*Prompt*
Repeat word for word the part of the records that opens with the line containing "Going from closest" and closes with the line containing "6.80 meters", including both of those lines. Leave the pictures out of the answer.

*Stored rows*
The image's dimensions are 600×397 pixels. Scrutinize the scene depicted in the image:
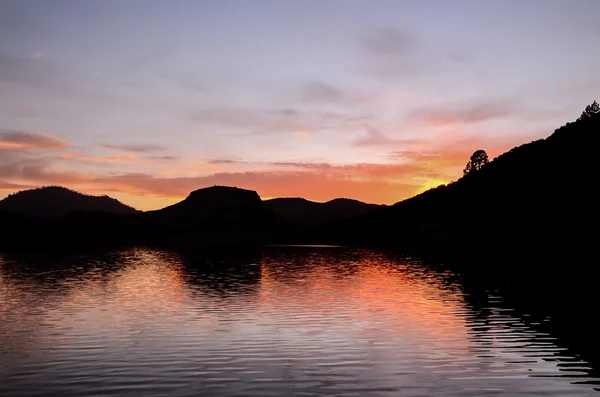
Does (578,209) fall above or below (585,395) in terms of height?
above

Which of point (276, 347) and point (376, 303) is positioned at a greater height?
point (276, 347)

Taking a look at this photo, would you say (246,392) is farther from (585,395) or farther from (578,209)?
(578,209)

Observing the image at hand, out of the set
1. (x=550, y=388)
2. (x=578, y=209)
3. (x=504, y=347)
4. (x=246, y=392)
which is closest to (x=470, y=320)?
(x=504, y=347)

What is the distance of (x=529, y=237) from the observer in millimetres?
180500

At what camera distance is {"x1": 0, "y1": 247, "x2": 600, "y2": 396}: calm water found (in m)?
25.9

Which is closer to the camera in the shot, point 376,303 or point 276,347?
point 276,347

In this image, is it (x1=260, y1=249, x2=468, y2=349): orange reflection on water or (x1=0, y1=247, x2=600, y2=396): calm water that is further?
(x1=260, y1=249, x2=468, y2=349): orange reflection on water

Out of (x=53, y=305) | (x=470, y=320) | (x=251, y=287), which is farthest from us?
(x=251, y=287)

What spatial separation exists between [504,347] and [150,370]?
879 inches

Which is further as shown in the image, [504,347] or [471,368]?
[504,347]

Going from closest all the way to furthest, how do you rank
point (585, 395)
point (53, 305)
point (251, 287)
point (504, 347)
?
1. point (585, 395)
2. point (504, 347)
3. point (53, 305)
4. point (251, 287)

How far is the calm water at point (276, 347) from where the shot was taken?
2586 centimetres

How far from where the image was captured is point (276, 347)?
34.7 meters

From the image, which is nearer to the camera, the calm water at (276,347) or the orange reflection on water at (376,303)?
the calm water at (276,347)
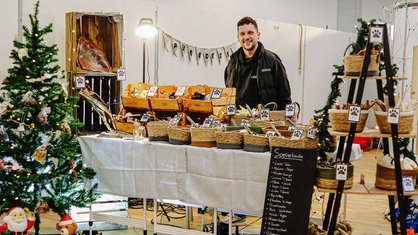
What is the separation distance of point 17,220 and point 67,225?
39 centimetres

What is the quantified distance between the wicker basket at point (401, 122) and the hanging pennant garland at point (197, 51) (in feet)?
14.1

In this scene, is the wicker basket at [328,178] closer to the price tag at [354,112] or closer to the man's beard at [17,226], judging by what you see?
the price tag at [354,112]

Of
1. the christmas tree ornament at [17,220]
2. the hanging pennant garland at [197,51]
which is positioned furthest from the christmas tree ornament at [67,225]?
the hanging pennant garland at [197,51]

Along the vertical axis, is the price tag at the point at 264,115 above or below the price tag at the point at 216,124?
above

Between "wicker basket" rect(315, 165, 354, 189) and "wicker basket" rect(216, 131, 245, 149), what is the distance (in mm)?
606

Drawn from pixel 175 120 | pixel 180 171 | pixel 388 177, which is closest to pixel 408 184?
pixel 388 177

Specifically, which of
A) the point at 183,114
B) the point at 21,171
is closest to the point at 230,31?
the point at 183,114

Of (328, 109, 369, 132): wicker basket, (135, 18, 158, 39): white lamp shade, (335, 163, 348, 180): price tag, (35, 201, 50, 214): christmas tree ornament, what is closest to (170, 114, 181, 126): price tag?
(35, 201, 50, 214): christmas tree ornament

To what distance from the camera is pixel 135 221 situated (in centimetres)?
492

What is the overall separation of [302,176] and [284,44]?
6.80 meters

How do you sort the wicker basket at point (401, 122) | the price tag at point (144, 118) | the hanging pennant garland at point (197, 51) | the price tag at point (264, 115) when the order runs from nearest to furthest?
the wicker basket at point (401, 122) → the price tag at point (264, 115) → the price tag at point (144, 118) → the hanging pennant garland at point (197, 51)

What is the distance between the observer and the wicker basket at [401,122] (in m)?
3.92

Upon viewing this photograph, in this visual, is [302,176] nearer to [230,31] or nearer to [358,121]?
[358,121]

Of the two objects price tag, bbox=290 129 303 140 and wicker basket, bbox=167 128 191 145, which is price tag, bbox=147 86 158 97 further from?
price tag, bbox=290 129 303 140
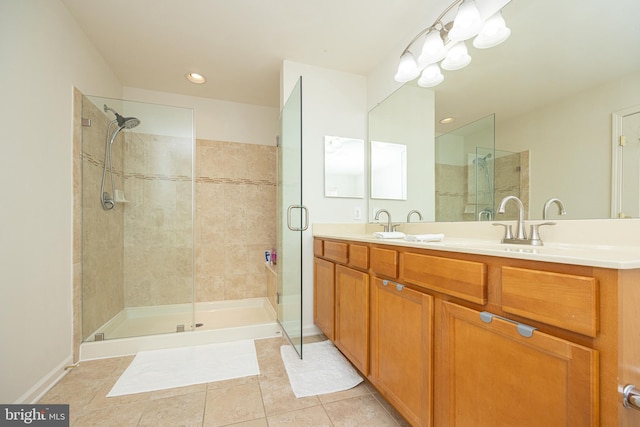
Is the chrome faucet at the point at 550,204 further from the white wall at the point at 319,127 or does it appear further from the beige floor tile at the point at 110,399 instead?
the beige floor tile at the point at 110,399

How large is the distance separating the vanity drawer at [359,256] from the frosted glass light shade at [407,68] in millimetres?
1312

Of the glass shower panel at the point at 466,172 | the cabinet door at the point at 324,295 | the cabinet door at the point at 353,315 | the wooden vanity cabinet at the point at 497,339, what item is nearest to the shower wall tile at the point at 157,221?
the cabinet door at the point at 324,295

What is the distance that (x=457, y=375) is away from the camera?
83 centimetres

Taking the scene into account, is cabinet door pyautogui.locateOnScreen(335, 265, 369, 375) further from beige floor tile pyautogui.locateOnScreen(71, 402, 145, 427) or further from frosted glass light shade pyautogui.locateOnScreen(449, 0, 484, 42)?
frosted glass light shade pyautogui.locateOnScreen(449, 0, 484, 42)

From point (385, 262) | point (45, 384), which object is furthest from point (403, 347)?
point (45, 384)

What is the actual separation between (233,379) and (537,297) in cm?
Result: 166

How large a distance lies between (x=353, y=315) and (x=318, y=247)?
68 cm

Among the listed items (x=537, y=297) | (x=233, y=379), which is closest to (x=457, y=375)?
(x=537, y=297)

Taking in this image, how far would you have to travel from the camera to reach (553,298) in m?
0.60

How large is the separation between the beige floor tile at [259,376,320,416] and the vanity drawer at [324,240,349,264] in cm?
80

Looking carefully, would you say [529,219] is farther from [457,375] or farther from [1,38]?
[1,38]

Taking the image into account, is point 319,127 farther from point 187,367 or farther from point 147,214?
point 187,367

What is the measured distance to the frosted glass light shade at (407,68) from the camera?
1796 millimetres

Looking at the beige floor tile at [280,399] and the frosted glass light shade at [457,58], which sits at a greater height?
the frosted glass light shade at [457,58]
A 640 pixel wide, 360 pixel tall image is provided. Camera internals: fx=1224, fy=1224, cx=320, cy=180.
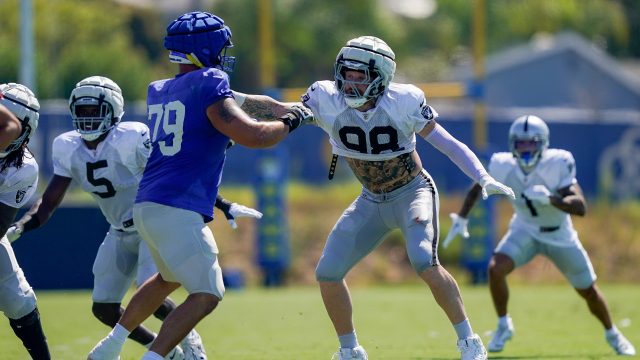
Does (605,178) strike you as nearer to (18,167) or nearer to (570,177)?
(570,177)

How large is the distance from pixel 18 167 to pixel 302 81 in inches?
1056

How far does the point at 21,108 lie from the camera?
23.5 ft

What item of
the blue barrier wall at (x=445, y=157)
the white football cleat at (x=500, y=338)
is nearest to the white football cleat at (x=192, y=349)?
the white football cleat at (x=500, y=338)

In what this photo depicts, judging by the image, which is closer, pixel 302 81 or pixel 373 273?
pixel 373 273

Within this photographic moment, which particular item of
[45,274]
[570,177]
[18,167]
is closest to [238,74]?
[45,274]

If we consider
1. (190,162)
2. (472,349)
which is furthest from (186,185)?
(472,349)

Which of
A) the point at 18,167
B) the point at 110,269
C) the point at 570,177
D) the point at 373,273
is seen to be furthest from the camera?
the point at 373,273

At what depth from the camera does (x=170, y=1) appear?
120 feet

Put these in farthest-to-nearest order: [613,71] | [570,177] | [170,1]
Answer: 1. [170,1]
2. [613,71]
3. [570,177]

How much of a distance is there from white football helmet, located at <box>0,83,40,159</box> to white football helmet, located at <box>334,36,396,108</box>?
181 cm

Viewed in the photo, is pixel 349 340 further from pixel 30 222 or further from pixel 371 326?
pixel 371 326

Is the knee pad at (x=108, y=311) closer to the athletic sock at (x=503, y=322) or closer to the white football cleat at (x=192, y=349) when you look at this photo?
the white football cleat at (x=192, y=349)

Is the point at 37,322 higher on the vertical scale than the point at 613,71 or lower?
higher

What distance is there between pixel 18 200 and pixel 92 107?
0.79m
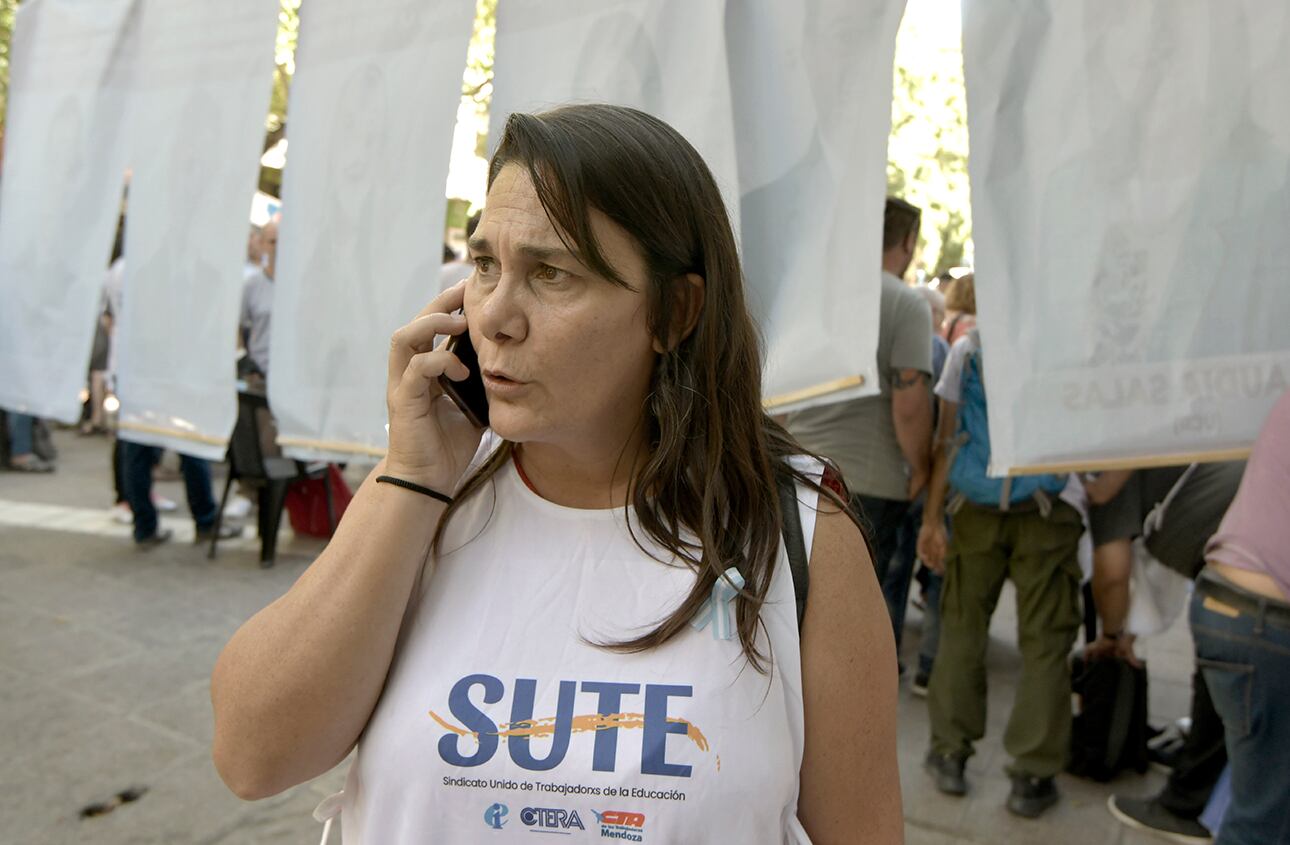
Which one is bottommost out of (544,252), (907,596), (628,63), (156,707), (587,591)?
(156,707)

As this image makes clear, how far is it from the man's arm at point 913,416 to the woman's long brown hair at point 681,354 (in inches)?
97.5

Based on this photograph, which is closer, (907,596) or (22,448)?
(907,596)

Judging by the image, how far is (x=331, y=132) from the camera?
12.3 feet

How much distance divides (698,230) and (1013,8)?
5.65 ft

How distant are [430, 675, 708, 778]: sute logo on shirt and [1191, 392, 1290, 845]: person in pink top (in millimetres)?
→ 1678

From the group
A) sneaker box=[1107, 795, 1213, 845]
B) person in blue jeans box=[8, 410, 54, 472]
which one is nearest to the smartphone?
sneaker box=[1107, 795, 1213, 845]

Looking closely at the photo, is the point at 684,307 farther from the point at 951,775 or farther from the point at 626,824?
the point at 951,775

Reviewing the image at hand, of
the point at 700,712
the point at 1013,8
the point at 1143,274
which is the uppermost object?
the point at 1013,8

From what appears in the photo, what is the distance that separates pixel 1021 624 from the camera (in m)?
3.73

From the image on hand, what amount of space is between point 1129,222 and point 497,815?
2.17m

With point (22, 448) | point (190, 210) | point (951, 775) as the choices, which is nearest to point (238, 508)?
point (22, 448)

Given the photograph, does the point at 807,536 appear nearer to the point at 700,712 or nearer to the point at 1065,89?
the point at 700,712

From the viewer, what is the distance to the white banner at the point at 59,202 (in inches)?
181

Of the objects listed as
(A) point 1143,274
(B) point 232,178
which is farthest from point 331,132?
(A) point 1143,274
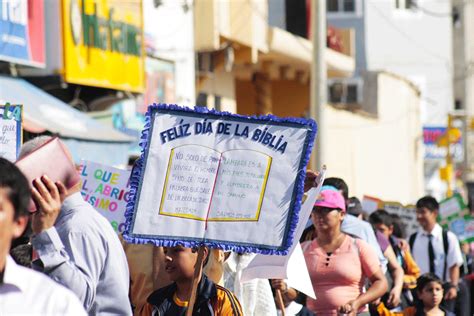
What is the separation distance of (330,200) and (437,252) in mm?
5712

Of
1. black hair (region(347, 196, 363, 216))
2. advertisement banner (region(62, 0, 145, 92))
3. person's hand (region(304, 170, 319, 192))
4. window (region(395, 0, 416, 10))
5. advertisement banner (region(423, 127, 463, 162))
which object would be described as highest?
window (region(395, 0, 416, 10))

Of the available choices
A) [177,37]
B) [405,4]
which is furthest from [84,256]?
[405,4]

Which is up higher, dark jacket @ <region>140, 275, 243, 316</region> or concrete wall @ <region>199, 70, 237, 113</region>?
concrete wall @ <region>199, 70, 237, 113</region>

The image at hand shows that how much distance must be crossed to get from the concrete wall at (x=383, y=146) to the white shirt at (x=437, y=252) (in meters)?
14.9

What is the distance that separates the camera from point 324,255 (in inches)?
359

*Complete output*
Going from closest all the way to furthest, how do you rank
point (585, 395)
point (53, 305)
point (251, 287)
point (504, 347)
?
1. point (585, 395)
2. point (504, 347)
3. point (53, 305)
4. point (251, 287)

How far is the calm water at point (276, 347) from where the shot was taken?
2586 centimetres

How far from where the image was captured is point (276, 347)?
34.7 meters

From the image, which is nearer to the camera, the calm water at (276,347) or the orange reflection on water at (376,303)?
the calm water at (276,347)
What is the separation distance of point 17,220 and point 67,225?
39 centimetres

What is the quantified distance between the wicker basket at point (401, 122) and the hanging pennant garland at point (197, 51) (in feet)?
14.1

In this scene, is the wicker basket at [328,178] closer to the price tag at [354,112] or closer to the man's beard at [17,226], judging by what you see?
the price tag at [354,112]

Of
1. the christmas tree ornament at [17,220]
2. the hanging pennant garland at [197,51]
which is positioned furthest from the christmas tree ornament at [67,225]?
the hanging pennant garland at [197,51]

Along the vertical axis, is the price tag at the point at 264,115 above or below the price tag at the point at 216,124?
above

Between "wicker basket" rect(315, 165, 354, 189) and "wicker basket" rect(216, 131, 245, 149), what is the distance (in mm)?
606

Drawn from pixel 175 120 | pixel 180 171 | pixel 388 177, which is closest to pixel 408 184?
pixel 388 177

Specifically, which of
A) the point at 183,114
B) the point at 21,171
is closest to the point at 230,31?
the point at 183,114

Of (328, 109, 369, 132): wicker basket, (135, 18, 158, 39): white lamp shade, (335, 163, 348, 180): price tag, (35, 201, 50, 214): christmas tree ornament, what is closest to (170, 114, 181, 126): price tag?
(35, 201, 50, 214): christmas tree ornament

To what distance from the camera is pixel 135 221 situated (in centimetres)?
492

What is the overall separation of [302,176] and [284,44]?
6.80 meters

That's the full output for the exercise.